LZ 1820
Verhörprotokoll August Becker: Verbindungen in Gießen

Im Herbst 1832 ging ich in den Vogelsberg, ohne der Burschenschaft meinen Austritt anzuzeigen. Als ich von Burkhards aus einst bei Becker in Salzhausen war, hörte ich von einigen anwesenden Gießener Studenten, daß sich die Burschenschaft aufgelößt und daß sich aus derselben die Palatia gebildet habe. Als ich im Herbst 1833 nach Gießen kam, war auch die Palatia aufgelößt. Im Sommer 1834. suchte Schütz aus Mainz aus den Überbleibseln der Palatia eine neue Verbindung zu stiften. Er war hierzu durch ehemalige Pfälzer, unter welchen ich Fillmann, Georg Geilfus, und Nievergelder nennen will, aufgefordert worden. Als unter meinen Freunden die Sache zur Sprache kam, erklärte ich mich heftig dagegen, denn ich hatte meine Ansichten, die ich oben ausgesprochen habe, noch nicht aufgegeben.

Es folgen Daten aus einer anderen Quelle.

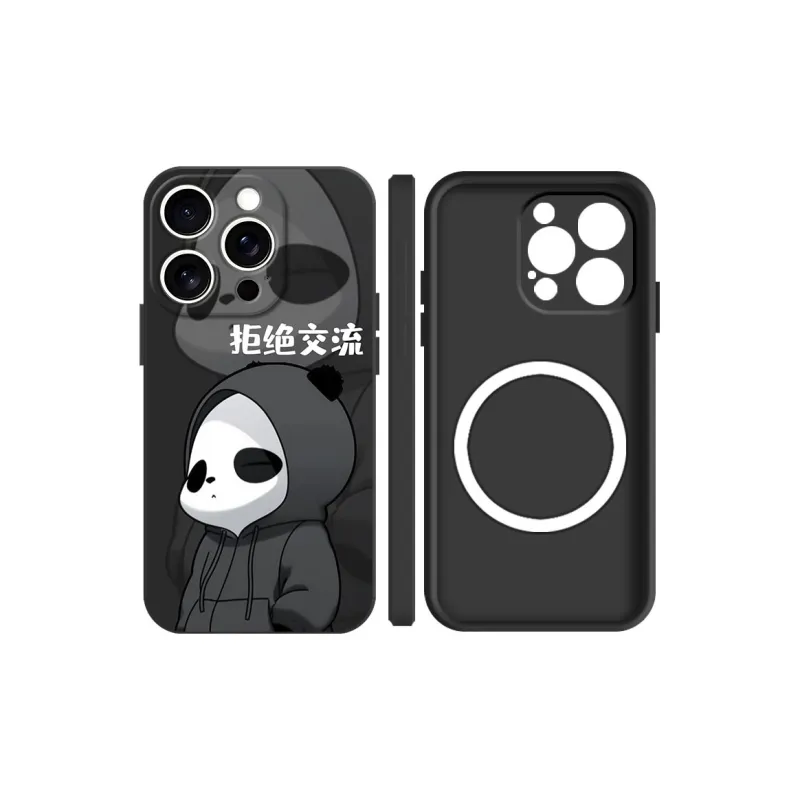 Baochengbao Phone Cases-12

Ich warf dem Schütz vor, daß er bei dieser Sache nichts im Sinne habe, als seine Eitelkeit zu nähren, daß bei dem Ganzen nichts herauskommen werde, als einige Relegationen. Zudem lebte ich mit den Pfälze[r]n, den Nievergelder etwa aus genommen, stets in einem Wortstreit. Büchner hatte über diese Leute ein noch ungünstigeres Urtheil, weniger Clemm, am wenigsten Minnigerode. Ich kam einst dazu, als Schütz oder Clemm den Minnigerode zu überreden suchte, der Verbindung beizutreten. Clemm theilte meine Ansichten von der Burschenschaft und erklärte demjenigen, der ihn überreden wollte, daß er weder Zeit, noch Lust habe, einer solchen Verbindung beizutreten. Ich wurde aufgefordert, meine Meinung zu sagen und vertheidigte den Vorsatz des Clemm mit allen mir zu Gebot stehenden Gründen. – Später, als Schütz entflohen und Minnigerode arretirt war, brachte einmal Clemm eine ganze Schaar ehemaliger Pfälzer auf die Stube des Sartorius, um sich über den Plan, den Minnigerode gewaltsam aus dem Carcer zu befreien, zu berathen. Ich widersetzte mich ihrem Vorhaben. Hier auf der Stube des Sartorius und später auch auf der des Wiener, wo ich zufällig mehrere der genannten Pfälzer antraf, war nun auch die Rede von einer Constitution. Sie sollte hinter einem Schranke versteckt seyn. Man glaubte nicht, daß sie vom Gericht dort gefunden worden sey und hatte die Absicht, durch ein Fenster in die Stube des Schütz zu steigen und so die Constitution zu entfernen. Sollte vom Gericht letzter[e] gefunden worden seyn, worüber man jedoch nichts wußte, dann wollte Student Jungk, der sie nach einem Manuscript des Schütz abgeschrieben haben wollte, sagen, daß er diese Schrift um Geld verfertigt habe. Ich selber habe diese Constitution nie gesehen und wunderte mich damals, daß Schütz schon soweit mit der Gründung der Burschenschaft vorgeschritten sey. –

Ungefähr anderthalb Monate vor der Arrestation Minnigerodes war zuerst die Rede von der zu errichtenden Burschenschaft. Nimmt man nun an, daß die Verfassung der Constitution den Schütz eine geraume Zeit beschäftigte (denn Schütz dürfte wohl gewiß die Constitution verfaßt haben, da kein Anderer, etwa den Minnigerode ausgenommen, die Fähigkeiten dazu besaß) dann kann man diese erwähnte Verbindung als in ihrem Entstehen begriffen und noch nicht als wirklich gegründet betrachten. Ich glaube z. B. nicht, daß jemals eine Versammlung gehalten worden ist, da ich dieß’ sonst vielleicht erfahren hätte.

Überlieferung:
Institut für Stadgeschichte Frankfurt a.M., Acta criminalia 1834, Nr. 94, Pack 807, Vol. E (5c), fol. 119-121 (Prozeß 1, 309-313).